-- Data shown --
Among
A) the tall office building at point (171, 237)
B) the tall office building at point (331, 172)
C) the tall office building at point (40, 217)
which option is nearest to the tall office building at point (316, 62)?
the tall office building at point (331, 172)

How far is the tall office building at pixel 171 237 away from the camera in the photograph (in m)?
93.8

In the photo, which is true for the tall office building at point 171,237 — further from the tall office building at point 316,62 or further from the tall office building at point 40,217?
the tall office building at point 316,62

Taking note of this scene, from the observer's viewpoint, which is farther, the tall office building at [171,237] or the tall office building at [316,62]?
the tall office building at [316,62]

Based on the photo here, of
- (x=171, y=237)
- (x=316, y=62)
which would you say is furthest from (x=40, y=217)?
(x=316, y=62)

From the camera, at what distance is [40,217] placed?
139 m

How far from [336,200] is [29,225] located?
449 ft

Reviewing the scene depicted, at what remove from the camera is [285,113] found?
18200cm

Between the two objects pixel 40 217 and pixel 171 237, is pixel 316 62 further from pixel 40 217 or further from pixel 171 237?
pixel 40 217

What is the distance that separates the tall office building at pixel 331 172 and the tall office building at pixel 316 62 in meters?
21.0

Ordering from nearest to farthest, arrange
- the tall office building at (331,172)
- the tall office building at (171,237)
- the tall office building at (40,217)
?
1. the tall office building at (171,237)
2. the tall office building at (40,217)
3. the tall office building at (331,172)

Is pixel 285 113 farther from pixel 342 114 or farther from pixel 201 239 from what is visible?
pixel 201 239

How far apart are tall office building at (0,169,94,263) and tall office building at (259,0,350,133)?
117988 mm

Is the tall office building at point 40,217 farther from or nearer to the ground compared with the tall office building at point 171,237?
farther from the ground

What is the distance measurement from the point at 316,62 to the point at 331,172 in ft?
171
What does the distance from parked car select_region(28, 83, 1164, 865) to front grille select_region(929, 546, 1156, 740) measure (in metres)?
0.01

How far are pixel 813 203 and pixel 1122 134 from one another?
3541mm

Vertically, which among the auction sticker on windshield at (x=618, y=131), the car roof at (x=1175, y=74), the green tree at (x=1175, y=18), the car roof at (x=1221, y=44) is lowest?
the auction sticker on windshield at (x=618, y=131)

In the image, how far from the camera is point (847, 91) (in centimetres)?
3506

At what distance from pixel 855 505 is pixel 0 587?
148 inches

-- Objective --
Copy out the material from the line containing "In the image, how" through its final line, requests included, and shift every distance value in the answers up by 45.

-- Result of this exercise --
In the image, how far from the camera is point (847, 91) (in centimetres)?
3551

At what distance from pixel 855 505 is pixel 0 587?
193 inches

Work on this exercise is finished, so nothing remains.